It is clear that the prodrugs 4af, 5ag, 6 and 7 synthesized in this study are more lipophilic and less basic than the lead compound TH-701. The amidoxime 3 was directly reacted with trimethylorthoformate and boron trifluoride etherate to furnish N1,N5-bis[4-(1,2,4-oxadiazol-3-yl)phenyl]glutaramide 6 (cLogP and pKa values are 2.71 and −2.27 respectively). Reaction of 3 with 1,1’-carbonyldiimidazole furnished N1,N5-bis[4-(5-oxo-4,5-dihydro-1,2,4-oxadiazol-3-yl)phenyl]glutaramide 7 (cLogP and pKa values are 1.60 and −2.85 respectively). The procedure that we used is simple, mild and the DMSO medium can facilitate better reaction conditions due to improved solubility for a wide range of complex heteroaromatic ring systems targeted to embrace the 1,2,4-oxadiazole functionality. The trifluoro substituted 1,2,4-oxadiazole 5g was easily formed at room temperature in 0.5 h in THF medium due to the rapid cyclization of the electron-withdrawing trifluoroacetyl ester precursor.
Preliminary in vitro metabolic studies have been performed on the bis-amidoxime prodrug 3 of the lead compound TH-701. The prodrug 3 was incubated with rat liver microsomes and the metabolites were analyzed by HPLC-MS at different time intervals to obtain the chromatograms shown in Figure 4.
Figure 4. Total ion chromatograms (TIC, D) and reconstructed ion chromatograms (RIC, A, B, and C) of rat microsomal incubations collected at 60 min (a) and 240 min (b), respectively. Structures of the bis-amidoxime prodrug (C, m/z 399) and its two major metabolites, compound TH-701 (A, m/z 367) and the mono-amidoxime (B, m/z 383) are shown in the RICs.
Figure 4. Total ion chromatograms (TIC, D) and reconstructed ion chromatograms (RIC, A, B, and C) of rat microsomal incubations collected at 60 min (a) and 240 min (b), respectively.
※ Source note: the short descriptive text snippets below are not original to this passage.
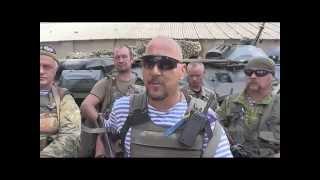 Десантники 95 бригады обратились к военнослужащим Украины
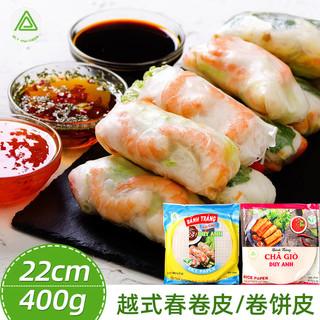 嘉英越南春卷皮0脂肪米纸蘸料薄饼春饼皮油炸透明水晶家用低脂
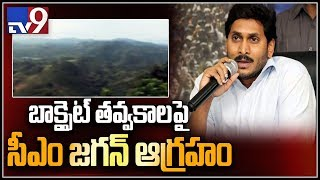 Will not allow bauxite mining in Agency : CM Jagan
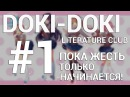 SHIZA CrewGTW Доки Доки Литературный клуб Doki Doki Literature Club 1 серия Snowly 2017 Русская озвучка
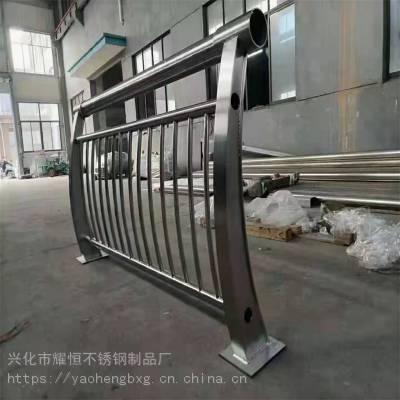耀恒 SUS304护栏 304不锈钢护栏厂家直销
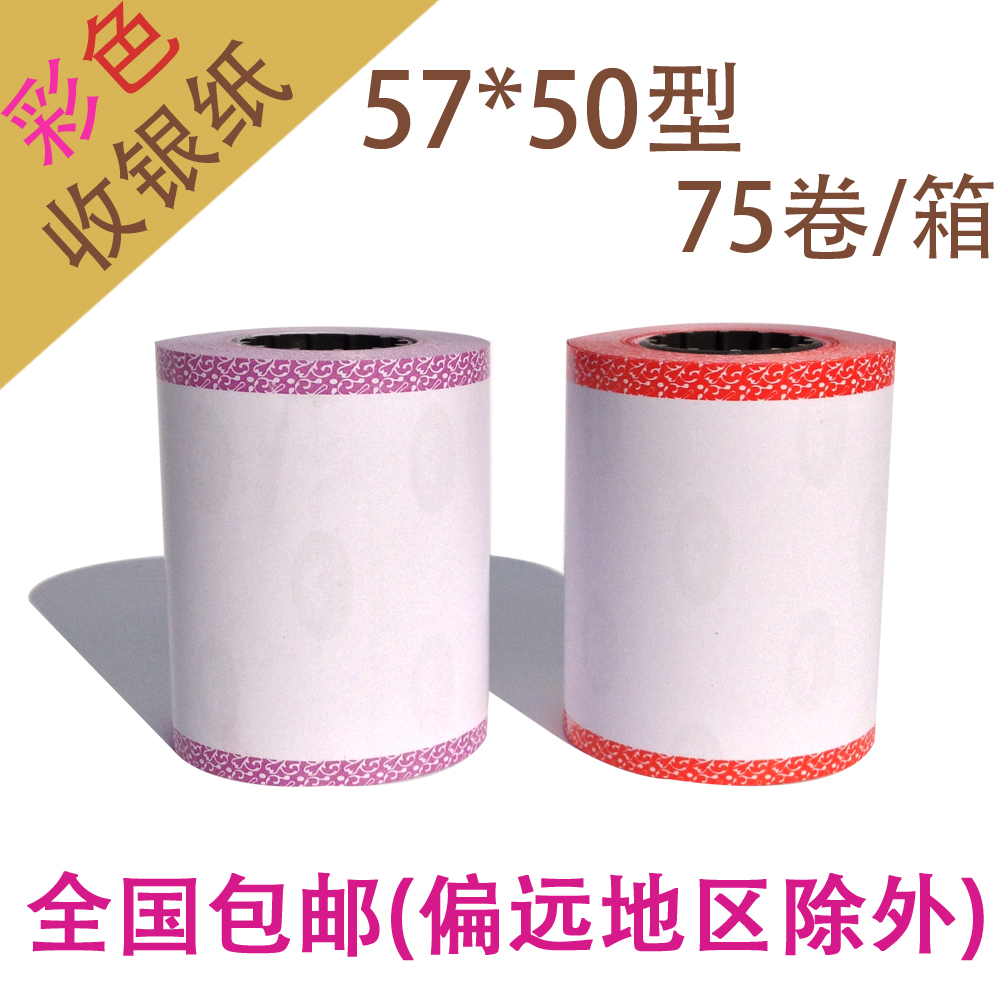 Термальная бумага 57 50 Linglong разноцветный Бумага для вывоза бумаги на бумаге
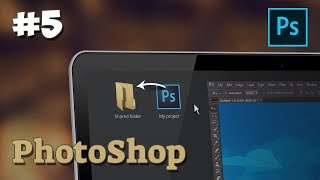 PhotoShop уроки / #5 - Использование Layer Masks (Маски слоя)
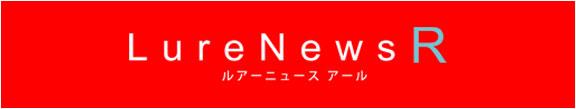 LURE NEWS 34 サーティフォー
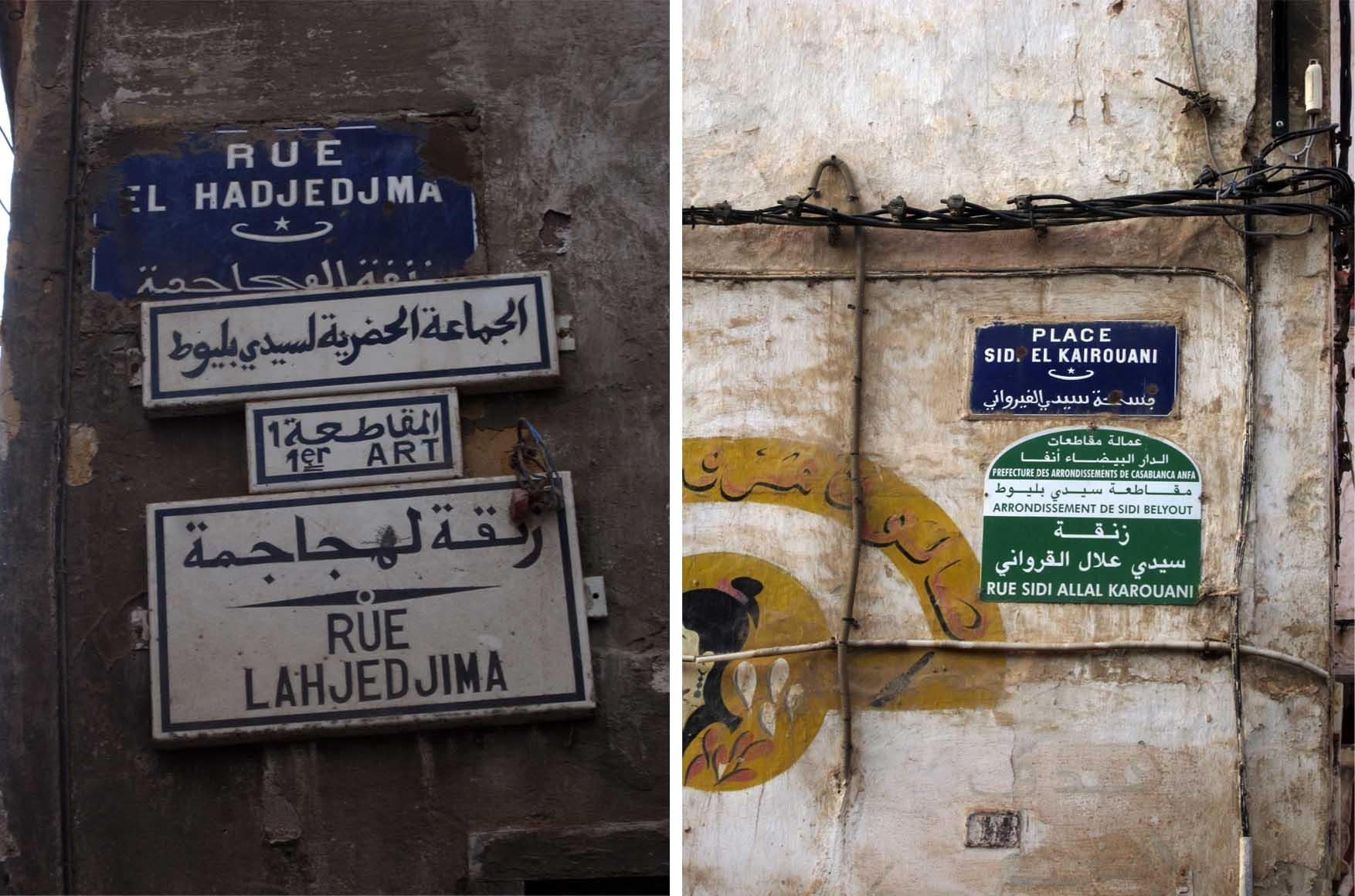 65 maroko kazablanka medina ludi balkon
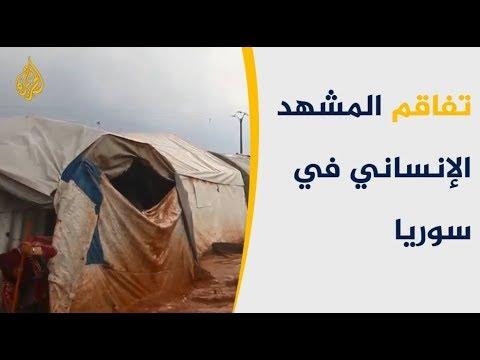 أزمة اللاجئين السوريين.. واقع مرير وعجز دولي  - 23:53-2018 / 12 / 11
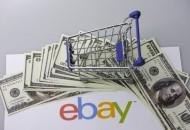 eBay推出SpeedPAK物流管理方案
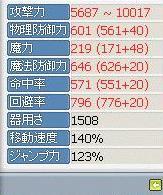 Maple100601_212452.jpg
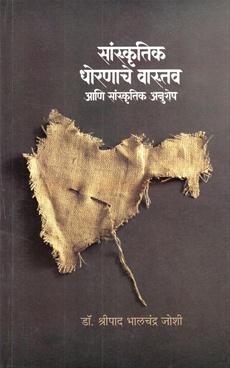 Sanskrutik Dhornache Vastav Ani Sanskrutik Anushesh
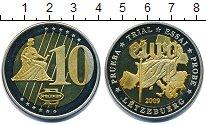 Изображение Мелочь Люксембург 10 евро 2009 Биметалл UNC-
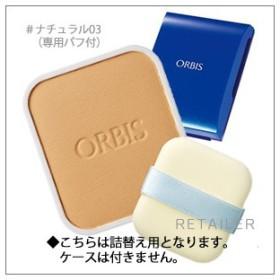 ♪ #ナチュラル03 リフィル ORBIS オルビス クリアパウダーファンデーション 11g <ニキビ用ファンデーション><レフィル・詰め替え用><専用パフ付>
Structures of the bis-amidoxime prodrug (C, m/z 399) and its two major metabolites, compound TH-701 (A, m/z 367) and the mono-amidoxime (B, m/z 383) are shown in the RICs.
Molecules 18 11250 g004
The two chromatograms showed in Figure 4 were obtained from incubation products collected at 60 min (a) and 240 min (b), respectively. Three major peaks have been identified as those of the prodrug 3 (peak #3, m/z 399), the mono-amidoxime (peak #2, m/z 383), and the parent bis-amidine TH-701 (peak #1, m/z 367). At 60 min [Figure 4(a)], most of the prodrug has been converted to the mono-amidoxime (base peak, normalized to 100), with the remaining prodrug at 17% in relative peak height, and the desired parent compound TH-701 at 7%. However, at 240 min, the peak abundance of compound TH-701 has increased significantly to 64% relative to the mono-amidoxime, and nearly twice that of the prodrug. These results indicate that the bis-amidoxime prodrug 3 of compound TH-701 undergoes facile enzymatic reduction to regenerate the desired parent compound. The mono-amidoxime intermediate is the most abundant metabolite detected in microsomal incubations, consistent with previous metabolic studies of the bis-amidoxime prodrugs for various bis-benzamidines [8].

3. Experimental

3.1. Chemistry

Unless otherwise stated, all chemicals and reagents were purchased from Sigma-Aldrich Chemical Co. (St. Louis, MO, USA) and Fisher Scientific (Waltham, MA, USA). Melting points were determined on an Electrothermal MEL-TEMP apparatus and are uncorrected. 1H-NMR spectra were recorded in DMSO-d6 on a Varian 500 MHz instrument and the chemical shift (δ) values are reported in parts per million (ppm) relative to TMS. IR spectra were recorded neat on Perkin-Elmer Spectrum 2000 instrument (samples were directly applied to the probe tip whether liquid or solid). Analytical TLC was carried out on Sigma-Aldrich (cat # Z122785-25EA), 0.2 mm percolated silica gel polyester sheets with UV indicator. Elemental analysis was carried out by M-H-W Laboratories, (Phoenix, AZ, USA). Analysis of C, H, N were within ±0.4% of theoretical values.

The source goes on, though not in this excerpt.